* _問題文 1_
三輪の町について書かれた課題文を、2文でまとめてください。

* _課題文_
三輪の郷愁風景

奈良県桜井市<門前町> 地図
 
町並度 6 非俗化度 7 −大神神社門前に各種商業が発達した−




 桜井市三輪は大和盆地の南東部にある、古くは大和国一宮として信仰を集めた大神(おおみわ)神社や周辺の諸寺の門前町(宮前町)である。集落東方の山裾にあるこの神社は、背後の山を神体とし、神殿を持たないという古い神社形式を留める我国最古の神社の一つとも言われている。




「みむろ」の老菓子舗


 現在の三輪の中心集落は、歩いても30分あれば一巡できるほどの小さなものである。しかし辻々に大和の古い町並らしい風景が残る。
 ここは門前町としてだけでなく、平安末期から市の開かれる地であった。これは奈良方面より初瀬(桜井市東部、長谷寺の所在地)、伊勢への交通の要地であったためだ。中世には鋳物師の座もあり、日用品から寺の梵鐘鋳造にも携わったといわれる。また神社参拝客に喜ばれたのが飴粽(ちまき)で、旅人を慰める三輪名物となっていた。
 江戸時代に入り人の往来が盛んになると門前町・市場町としての発展が頂点を迎えた。商人、問屋街が発達し、交通の面でも人馬の継立てなどが行われたようだが、宿駅としてはほとんど機能していなかったようだ。門前町ということもあり茶屋、土産物屋も多く、中でも素麺の生産が盛んとなり名物として販売された。当時の高取藩主が幕府への献上品としたともいわれ、今でも三輪素麺の名で知られている。宝歴13(1763)年の村明細帳に、「女ハ奈良芋かせ素麺稼仕候」とあり、素麺の生産は女性の副業であったらしい。

* _提供情報_
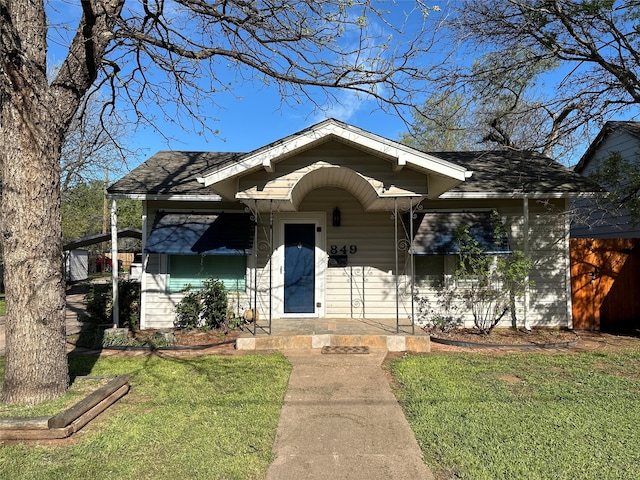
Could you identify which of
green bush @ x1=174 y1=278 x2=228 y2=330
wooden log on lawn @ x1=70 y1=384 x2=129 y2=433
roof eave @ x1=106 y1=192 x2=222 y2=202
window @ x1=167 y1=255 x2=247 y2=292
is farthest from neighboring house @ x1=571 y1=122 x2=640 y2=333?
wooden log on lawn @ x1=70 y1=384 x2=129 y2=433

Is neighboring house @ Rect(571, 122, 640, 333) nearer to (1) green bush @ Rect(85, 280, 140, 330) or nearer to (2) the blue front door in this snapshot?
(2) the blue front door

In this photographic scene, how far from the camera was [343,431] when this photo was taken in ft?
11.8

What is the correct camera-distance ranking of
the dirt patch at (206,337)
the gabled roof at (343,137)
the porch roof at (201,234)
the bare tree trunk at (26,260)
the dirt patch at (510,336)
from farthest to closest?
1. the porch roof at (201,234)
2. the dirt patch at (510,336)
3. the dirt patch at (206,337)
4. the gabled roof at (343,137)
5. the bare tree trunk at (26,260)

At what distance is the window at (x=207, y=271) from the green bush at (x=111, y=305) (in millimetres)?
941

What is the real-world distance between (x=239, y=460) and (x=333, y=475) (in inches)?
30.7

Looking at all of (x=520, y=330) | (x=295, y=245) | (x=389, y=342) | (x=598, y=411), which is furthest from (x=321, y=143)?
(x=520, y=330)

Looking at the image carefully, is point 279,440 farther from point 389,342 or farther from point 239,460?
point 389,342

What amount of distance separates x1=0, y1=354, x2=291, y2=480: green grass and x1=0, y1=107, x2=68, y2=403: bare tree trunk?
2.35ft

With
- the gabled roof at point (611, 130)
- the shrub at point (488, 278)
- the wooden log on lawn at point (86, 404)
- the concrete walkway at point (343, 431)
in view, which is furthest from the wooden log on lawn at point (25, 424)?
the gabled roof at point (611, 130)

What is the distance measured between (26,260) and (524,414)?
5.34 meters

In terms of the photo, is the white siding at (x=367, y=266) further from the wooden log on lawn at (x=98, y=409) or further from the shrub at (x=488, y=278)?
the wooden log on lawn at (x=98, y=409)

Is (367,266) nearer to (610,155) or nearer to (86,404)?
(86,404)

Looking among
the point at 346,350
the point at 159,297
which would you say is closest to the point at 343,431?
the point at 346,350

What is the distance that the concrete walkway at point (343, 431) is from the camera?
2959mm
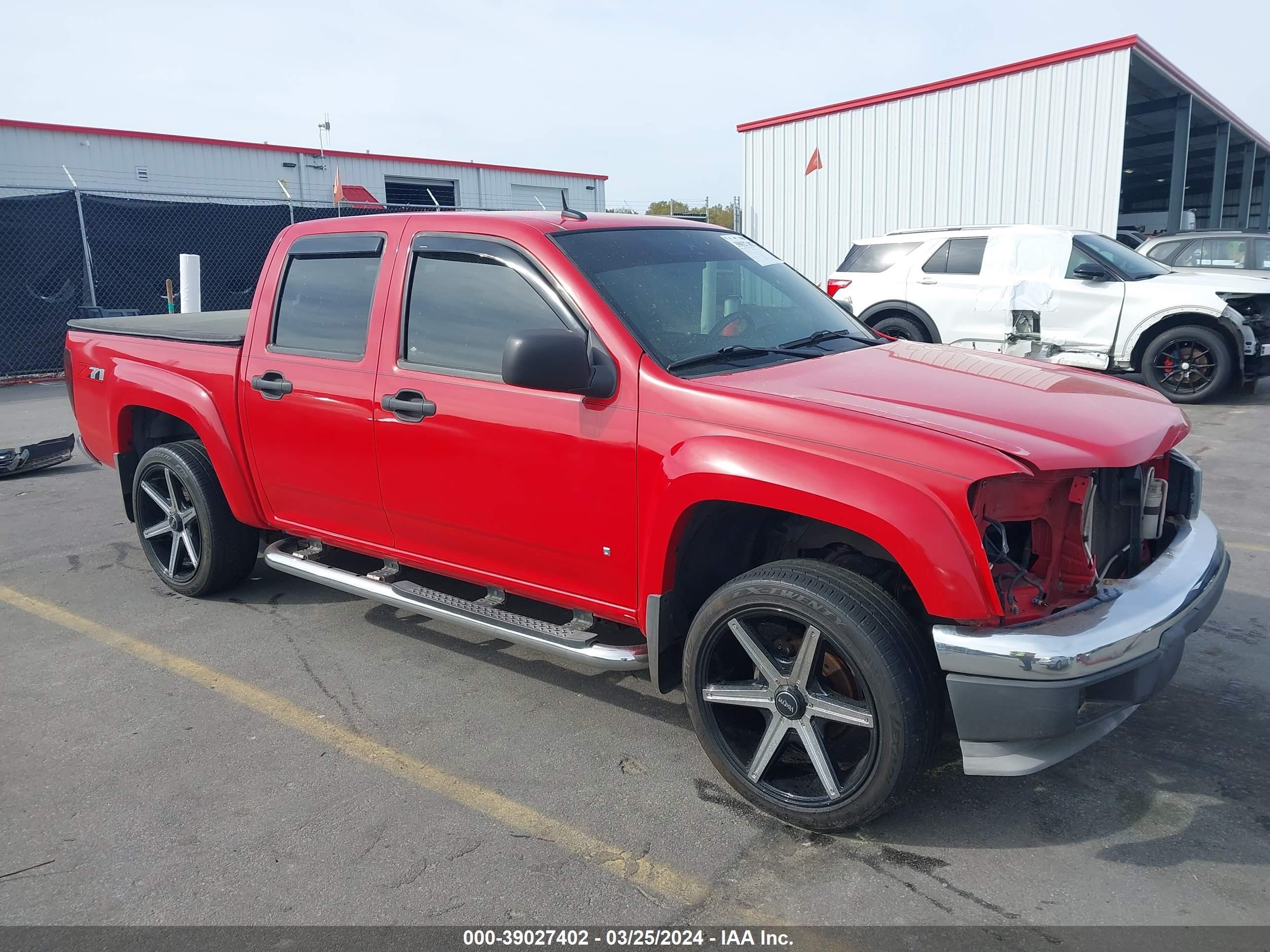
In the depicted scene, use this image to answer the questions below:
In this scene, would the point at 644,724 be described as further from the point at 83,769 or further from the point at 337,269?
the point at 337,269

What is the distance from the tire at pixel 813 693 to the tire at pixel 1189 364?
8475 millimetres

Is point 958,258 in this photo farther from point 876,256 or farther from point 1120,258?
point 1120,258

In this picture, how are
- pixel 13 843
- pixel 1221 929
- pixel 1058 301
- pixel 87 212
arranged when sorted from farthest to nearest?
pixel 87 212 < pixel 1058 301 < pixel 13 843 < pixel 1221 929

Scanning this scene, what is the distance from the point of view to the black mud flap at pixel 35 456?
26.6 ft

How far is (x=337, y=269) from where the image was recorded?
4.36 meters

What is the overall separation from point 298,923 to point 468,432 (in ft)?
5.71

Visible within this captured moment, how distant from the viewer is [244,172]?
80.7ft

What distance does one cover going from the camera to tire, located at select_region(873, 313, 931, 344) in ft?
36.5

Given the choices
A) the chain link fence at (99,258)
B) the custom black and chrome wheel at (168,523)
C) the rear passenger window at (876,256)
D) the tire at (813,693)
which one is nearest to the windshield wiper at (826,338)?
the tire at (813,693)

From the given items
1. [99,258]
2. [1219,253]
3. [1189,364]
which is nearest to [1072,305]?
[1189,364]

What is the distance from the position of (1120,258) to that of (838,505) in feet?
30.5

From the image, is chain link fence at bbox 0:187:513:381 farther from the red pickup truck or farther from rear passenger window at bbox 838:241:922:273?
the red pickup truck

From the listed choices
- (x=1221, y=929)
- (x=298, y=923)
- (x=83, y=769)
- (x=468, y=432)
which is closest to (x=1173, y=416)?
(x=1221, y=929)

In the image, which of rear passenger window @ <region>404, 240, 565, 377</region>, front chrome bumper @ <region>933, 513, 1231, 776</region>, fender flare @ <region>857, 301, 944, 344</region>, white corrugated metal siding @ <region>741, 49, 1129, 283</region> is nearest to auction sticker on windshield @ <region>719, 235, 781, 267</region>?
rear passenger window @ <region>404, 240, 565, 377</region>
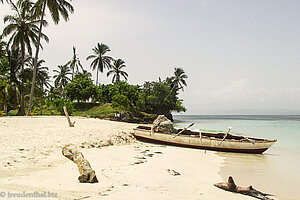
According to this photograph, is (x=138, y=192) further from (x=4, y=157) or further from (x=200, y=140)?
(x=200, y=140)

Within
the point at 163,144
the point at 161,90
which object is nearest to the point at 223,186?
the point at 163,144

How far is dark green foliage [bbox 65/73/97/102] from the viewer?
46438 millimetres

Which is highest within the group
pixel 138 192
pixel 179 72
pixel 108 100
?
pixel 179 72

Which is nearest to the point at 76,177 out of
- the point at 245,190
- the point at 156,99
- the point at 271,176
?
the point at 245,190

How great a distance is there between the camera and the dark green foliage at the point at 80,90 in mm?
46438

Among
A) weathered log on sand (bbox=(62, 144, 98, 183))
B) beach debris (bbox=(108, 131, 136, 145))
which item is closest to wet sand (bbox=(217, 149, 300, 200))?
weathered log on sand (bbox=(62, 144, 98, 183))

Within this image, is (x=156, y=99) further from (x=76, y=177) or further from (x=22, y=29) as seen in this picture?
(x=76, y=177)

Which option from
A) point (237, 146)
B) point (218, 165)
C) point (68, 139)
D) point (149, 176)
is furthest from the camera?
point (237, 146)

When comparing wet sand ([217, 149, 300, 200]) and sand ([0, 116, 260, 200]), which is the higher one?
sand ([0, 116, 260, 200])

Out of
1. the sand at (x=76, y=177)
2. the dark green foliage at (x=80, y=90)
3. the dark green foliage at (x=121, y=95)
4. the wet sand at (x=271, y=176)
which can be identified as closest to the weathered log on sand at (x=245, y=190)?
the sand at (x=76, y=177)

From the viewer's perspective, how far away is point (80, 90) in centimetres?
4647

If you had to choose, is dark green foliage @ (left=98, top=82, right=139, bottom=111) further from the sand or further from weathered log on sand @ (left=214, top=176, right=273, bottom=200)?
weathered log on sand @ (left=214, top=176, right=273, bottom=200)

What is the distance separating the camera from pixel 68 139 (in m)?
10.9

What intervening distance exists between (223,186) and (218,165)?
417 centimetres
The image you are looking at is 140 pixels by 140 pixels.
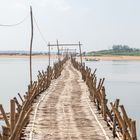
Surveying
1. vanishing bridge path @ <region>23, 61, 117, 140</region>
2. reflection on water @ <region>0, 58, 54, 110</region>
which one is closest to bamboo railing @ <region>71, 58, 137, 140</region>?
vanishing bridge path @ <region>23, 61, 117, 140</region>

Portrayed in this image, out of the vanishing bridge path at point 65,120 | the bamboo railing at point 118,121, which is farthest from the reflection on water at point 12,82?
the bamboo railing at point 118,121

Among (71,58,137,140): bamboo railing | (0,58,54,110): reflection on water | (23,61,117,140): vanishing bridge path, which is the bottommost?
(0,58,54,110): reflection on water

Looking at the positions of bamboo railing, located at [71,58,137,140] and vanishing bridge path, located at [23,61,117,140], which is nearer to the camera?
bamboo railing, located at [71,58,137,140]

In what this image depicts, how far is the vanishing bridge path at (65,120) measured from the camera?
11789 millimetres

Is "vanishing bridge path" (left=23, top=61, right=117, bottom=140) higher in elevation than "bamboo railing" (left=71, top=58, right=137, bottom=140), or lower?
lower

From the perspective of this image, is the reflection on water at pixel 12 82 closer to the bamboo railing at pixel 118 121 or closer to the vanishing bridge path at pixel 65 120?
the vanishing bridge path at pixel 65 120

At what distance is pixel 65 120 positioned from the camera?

* _問題文 2_
エントリーの中から「vanishing」という文字列を含む行をすべて見つけ、その行を書き写してください。大文字と小文字は区別します。

* _解答 1_
桜井市三輪は大神神社や周りの寺の門前町で、大神神社は背後の山を神体として神殿を持たない古い形を残す、日本で最も古い神社の一つとも言われています。三輪は交通の要地だったため平安末期から市が開かれ、江戸時代に門前町・市場町として最も栄えて素麺作りが盛んになり、今も三輪素麺の名で知られています。

* _解答 2_
1. vanishing bridge path @ <region>23, 61, 117, 140</region>
vanishing bridge path @ <region>23, 61, 117, 140</region>
Portrayed in this image, out of the vanishing bridge path at point 65,120 | the bamboo railing at point 118,121, which is farthest from the reflection on water at point 12,82?
Among (71,58,137,140): bamboo railing | (0,58,54,110): reflection on water | (23,61,117,140): vanishing bridge path, which is the bottommost?
Looking at the positions of bamboo railing, located at [71,58,137,140] and vanishing bridge path, located at [23,61,117,140], which is nearer to the camera?
In what this image depicts, how far is the vanishing bridge path at (65,120) measured from the camera?
Is "vanishing bridge path" (left=23, top=61, right=117, bottom=140) higher in elevation than "bamboo railing" (left=71, top=58, right=137, bottom=140), or lower?
From the perspective of this image, is the reflection on water at pixel 12 82 closer to the bamboo railing at pixel 118 121 or closer to the vanishing bridge path at pixel 65 120?
the vanishing bridge path at pixel 65 120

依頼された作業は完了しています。